Task to carry out => Please print everything from the line containing "With the options being" down to the line containing "3. point (347, 207)", both lines included, without changing anything.

Information provided =>
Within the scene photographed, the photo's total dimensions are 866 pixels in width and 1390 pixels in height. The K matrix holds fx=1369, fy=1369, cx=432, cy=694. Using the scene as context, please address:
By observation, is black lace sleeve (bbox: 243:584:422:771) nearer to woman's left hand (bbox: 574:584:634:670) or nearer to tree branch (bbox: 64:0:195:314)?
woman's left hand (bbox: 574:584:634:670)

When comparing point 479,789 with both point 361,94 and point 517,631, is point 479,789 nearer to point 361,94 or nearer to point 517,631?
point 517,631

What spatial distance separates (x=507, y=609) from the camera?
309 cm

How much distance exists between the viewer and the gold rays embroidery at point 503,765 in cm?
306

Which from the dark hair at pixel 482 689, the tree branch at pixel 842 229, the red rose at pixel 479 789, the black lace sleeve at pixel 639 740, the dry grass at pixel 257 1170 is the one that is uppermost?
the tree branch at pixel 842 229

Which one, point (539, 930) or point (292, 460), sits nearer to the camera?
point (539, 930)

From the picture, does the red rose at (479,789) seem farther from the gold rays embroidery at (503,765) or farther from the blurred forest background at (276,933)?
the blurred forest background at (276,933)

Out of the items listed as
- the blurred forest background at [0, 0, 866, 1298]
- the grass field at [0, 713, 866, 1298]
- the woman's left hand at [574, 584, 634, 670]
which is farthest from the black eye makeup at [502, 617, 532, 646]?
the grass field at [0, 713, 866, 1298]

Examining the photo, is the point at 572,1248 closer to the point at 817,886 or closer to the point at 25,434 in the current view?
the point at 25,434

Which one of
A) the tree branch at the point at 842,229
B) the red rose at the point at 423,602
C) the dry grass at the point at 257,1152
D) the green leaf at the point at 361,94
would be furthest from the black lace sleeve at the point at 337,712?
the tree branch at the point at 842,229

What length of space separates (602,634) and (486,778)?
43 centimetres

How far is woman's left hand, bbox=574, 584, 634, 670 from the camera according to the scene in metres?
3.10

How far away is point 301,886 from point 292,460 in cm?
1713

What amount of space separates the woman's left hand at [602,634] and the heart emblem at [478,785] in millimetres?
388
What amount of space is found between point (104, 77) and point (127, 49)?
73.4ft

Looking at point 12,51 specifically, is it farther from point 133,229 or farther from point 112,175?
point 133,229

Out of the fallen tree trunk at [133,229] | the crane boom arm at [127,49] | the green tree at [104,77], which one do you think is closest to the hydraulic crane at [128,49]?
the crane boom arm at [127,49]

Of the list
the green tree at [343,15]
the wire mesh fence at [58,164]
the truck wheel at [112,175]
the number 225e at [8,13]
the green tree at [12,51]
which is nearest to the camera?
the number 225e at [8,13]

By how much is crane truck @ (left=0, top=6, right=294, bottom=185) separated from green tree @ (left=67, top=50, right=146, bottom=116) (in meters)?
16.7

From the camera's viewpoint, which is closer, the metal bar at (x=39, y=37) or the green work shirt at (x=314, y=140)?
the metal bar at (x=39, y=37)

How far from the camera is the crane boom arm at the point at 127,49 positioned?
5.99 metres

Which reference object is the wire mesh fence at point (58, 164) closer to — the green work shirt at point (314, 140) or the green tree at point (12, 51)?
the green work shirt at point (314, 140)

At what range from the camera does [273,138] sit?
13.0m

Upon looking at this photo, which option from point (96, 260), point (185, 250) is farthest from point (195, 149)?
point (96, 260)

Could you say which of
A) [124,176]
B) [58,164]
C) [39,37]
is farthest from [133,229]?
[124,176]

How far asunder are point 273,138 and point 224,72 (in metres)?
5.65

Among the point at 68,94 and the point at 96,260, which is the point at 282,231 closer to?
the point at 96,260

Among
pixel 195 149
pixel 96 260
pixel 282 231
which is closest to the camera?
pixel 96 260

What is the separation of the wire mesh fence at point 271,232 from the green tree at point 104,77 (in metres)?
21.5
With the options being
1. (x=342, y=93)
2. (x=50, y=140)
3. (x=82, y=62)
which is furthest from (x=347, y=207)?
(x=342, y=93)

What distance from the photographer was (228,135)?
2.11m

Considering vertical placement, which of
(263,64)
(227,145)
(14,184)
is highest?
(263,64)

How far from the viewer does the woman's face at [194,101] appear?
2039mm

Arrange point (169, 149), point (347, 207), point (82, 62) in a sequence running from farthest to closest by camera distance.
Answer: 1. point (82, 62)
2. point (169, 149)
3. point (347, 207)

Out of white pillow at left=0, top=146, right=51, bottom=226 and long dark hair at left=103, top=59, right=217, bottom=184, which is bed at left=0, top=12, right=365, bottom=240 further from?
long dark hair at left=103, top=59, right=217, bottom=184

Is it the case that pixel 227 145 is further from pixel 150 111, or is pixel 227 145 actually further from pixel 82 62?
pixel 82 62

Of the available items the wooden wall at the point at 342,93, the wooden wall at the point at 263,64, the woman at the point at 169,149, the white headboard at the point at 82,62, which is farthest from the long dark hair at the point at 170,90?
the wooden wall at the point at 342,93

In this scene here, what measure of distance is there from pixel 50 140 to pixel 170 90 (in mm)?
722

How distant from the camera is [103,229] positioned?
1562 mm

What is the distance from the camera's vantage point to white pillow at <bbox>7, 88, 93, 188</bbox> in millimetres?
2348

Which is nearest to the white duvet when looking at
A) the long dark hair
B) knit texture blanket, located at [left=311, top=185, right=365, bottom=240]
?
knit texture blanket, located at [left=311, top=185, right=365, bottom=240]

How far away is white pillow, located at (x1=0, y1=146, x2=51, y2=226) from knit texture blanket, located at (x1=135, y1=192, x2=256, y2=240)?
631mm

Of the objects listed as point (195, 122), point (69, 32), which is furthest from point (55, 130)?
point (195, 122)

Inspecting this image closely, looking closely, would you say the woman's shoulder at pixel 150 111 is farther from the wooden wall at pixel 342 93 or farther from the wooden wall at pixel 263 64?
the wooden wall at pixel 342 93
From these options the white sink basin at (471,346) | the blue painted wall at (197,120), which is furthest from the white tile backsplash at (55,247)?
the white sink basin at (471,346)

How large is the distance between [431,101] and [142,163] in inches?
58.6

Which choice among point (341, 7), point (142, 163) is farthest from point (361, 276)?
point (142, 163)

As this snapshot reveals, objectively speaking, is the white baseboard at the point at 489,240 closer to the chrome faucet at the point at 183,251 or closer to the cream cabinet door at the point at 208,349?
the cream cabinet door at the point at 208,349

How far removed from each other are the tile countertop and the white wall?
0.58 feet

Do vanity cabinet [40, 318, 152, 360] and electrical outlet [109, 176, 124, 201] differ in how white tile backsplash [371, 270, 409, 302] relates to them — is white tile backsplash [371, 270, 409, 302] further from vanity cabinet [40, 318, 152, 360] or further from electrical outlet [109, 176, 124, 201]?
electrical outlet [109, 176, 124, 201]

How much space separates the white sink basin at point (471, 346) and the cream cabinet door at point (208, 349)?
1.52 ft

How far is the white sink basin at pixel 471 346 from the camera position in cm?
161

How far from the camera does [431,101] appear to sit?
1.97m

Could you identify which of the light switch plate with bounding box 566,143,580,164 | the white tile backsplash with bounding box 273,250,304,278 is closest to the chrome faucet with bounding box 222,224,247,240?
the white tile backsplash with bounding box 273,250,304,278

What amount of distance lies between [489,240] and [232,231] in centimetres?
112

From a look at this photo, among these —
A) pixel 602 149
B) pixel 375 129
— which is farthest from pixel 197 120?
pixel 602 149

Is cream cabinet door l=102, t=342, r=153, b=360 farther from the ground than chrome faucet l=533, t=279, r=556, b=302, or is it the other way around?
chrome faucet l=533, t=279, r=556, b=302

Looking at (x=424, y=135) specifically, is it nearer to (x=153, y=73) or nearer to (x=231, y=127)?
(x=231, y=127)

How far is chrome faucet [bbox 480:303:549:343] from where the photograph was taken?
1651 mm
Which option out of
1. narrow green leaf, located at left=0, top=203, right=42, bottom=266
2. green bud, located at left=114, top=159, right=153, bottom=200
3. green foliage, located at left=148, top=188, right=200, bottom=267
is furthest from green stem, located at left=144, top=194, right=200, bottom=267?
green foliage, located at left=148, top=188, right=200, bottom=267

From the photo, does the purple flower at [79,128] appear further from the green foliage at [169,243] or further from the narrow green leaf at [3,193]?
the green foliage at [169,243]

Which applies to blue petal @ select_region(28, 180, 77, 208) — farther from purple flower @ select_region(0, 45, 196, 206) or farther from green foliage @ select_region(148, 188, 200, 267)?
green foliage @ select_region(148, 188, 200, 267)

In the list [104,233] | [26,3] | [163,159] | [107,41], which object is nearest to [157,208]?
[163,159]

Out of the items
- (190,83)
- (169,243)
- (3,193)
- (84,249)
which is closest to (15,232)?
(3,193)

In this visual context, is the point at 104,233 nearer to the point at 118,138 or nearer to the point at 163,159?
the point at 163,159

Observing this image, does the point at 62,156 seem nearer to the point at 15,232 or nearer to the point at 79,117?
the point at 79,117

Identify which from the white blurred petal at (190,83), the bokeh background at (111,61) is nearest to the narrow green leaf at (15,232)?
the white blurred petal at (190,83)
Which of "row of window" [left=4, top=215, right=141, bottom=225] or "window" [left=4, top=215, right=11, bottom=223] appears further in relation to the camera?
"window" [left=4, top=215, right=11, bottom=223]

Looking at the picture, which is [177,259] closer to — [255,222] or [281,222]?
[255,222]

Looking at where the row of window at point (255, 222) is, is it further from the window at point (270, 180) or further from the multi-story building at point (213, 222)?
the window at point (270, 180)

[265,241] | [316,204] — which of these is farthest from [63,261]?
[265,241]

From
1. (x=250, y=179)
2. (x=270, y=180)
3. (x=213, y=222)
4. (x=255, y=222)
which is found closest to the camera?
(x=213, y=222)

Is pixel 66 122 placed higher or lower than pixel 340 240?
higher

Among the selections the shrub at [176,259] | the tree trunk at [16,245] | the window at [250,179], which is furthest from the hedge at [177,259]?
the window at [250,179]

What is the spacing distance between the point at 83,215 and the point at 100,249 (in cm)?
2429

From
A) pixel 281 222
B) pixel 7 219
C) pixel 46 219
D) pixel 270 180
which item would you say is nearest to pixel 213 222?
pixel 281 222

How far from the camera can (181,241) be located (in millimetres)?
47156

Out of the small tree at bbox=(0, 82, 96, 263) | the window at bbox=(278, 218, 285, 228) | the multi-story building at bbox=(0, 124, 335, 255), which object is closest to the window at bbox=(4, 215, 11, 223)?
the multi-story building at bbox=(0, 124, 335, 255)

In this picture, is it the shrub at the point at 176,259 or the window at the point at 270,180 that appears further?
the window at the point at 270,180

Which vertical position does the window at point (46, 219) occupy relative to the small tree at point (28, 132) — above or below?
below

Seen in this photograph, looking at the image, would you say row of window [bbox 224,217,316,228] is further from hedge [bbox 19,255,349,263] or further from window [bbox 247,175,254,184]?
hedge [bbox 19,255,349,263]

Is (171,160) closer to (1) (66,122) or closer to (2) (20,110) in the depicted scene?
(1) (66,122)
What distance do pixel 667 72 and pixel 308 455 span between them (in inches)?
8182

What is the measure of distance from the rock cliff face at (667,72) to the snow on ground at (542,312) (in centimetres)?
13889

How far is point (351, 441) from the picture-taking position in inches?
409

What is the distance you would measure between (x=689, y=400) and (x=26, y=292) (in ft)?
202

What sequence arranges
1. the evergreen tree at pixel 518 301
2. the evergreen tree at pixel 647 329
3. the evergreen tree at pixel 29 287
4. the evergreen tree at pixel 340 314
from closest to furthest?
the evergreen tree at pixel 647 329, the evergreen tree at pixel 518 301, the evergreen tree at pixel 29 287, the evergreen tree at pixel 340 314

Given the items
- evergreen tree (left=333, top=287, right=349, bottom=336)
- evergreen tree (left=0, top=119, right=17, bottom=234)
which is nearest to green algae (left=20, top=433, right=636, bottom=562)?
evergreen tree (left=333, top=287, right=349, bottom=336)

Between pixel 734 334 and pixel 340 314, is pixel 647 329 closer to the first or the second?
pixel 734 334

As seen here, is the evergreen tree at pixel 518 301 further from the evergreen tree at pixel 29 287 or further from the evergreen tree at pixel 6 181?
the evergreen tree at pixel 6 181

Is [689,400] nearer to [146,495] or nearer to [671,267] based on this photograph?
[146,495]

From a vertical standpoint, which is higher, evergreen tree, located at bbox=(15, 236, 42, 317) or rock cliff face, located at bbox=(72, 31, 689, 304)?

In response =>
With the options being
1. (x=342, y=93)
2. (x=50, y=140)
3. (x=82, y=62)
which is furthest from (x=347, y=207)?
(x=342, y=93)

What distance from the photographer was (228,135)?
2.11m

Considering vertical placement, which of
(263,64)
(227,145)
(14,184)
is highest?
(263,64)

How far from the viewer does the woman's face at [194,101] appear?
2039mm

Arrange point (169, 149), point (347, 207), point (82, 62) in a sequence running from farthest to closest by camera distance.
Answer: 1. point (82, 62)
2. point (169, 149)
3. point (347, 207)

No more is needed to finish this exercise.